An exact retyping of all lines below is the answer; pictures do not belong in it.

Stored dataset items
*** Begin section ***

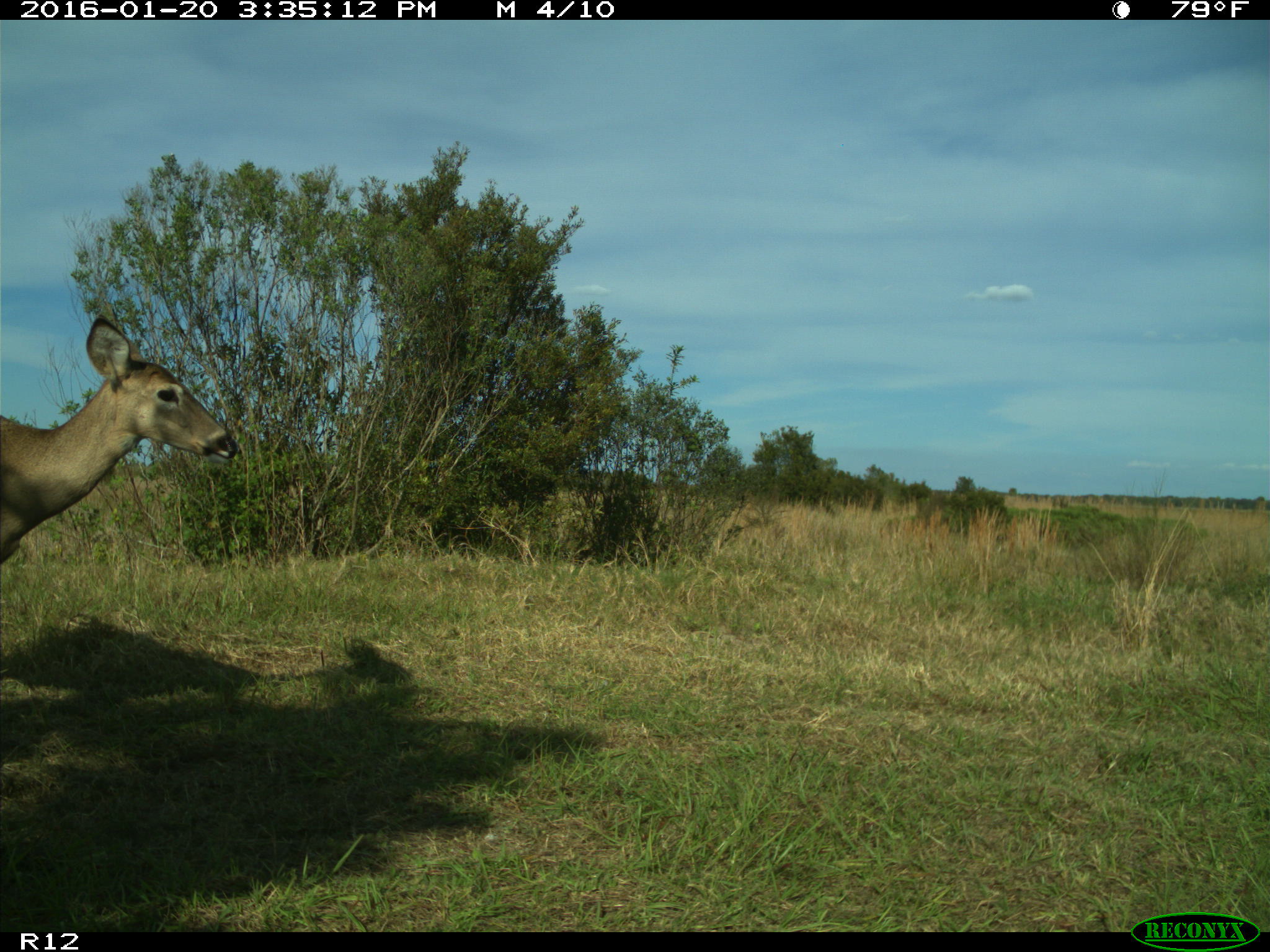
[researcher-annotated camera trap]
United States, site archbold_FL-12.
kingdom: Animalia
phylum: Chordata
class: Mammalia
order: Artiodactyla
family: Cervidae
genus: Odocoileus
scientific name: Odocoileus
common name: deer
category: unidentified deer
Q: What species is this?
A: Unidentified deer (deer) (Odocoileus).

*** End section ***

* Solution for this problem
[researcher-annotated camera trap]
United States, site archbold_FL-12.
kingdom: Animalia
phylum: Chordata
class: Mammalia
order: Artiodactyla
family: Cervidae
genus: Odocoileus
scientific name: Odocoileus
common name: deer
category: unidentified deer
Q: What species is this?
A: Unidentified deer (deer) (Odocoileus).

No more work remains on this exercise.